Homework 2 for Music Information Retrieval

Environment

ubuntu 16.04 LTS
python3.5.2 (using Pycharm 2018.1.4)
extra modules: numpy, scipy, matplotlib, prettytable, librosa

Dataset

All the experiments were done on Ballroom dataset, consist of 30s long ballroom dancing music pieces.

How to use ?

Download the raw audio files.
Download the tempo annotations of each pieces.
Donwload the beat annotations.

Modified the directory variables in utils.py to where you unzip the data.

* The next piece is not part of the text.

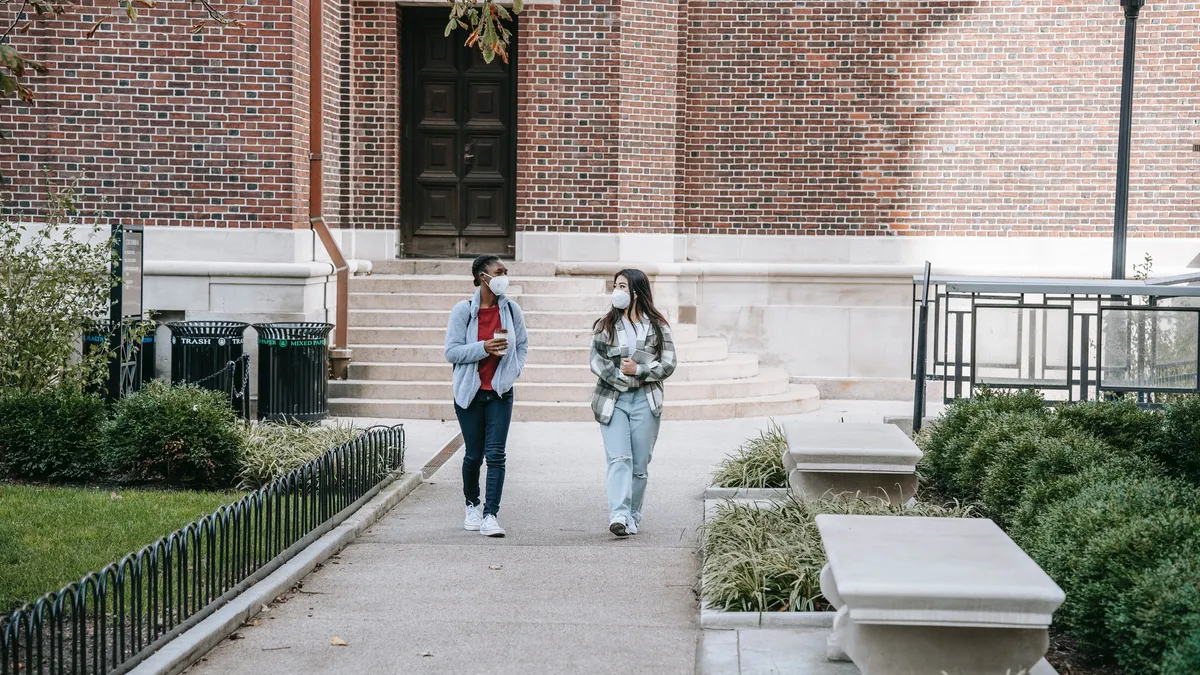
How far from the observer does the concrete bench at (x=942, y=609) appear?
15.6 feet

data_dir = '/where/you/put/audio/files'
bpm_label_dir = '/where/you/put/bpm/annotations'
beat_label_dir = /where/you/put/beat/annotations'

Usage of each file

Q1~3: Tempo estimation using Fourier tempogram

In this task, we use Fourier tempogram, which is the short-time Fourier transform of the spetral flux novelty curve of the music, to perform tempo estimation.

$ python3 Q1-3.py

The program will output its P-score and ALOTC score (at least one tempo correct) on eight different genres.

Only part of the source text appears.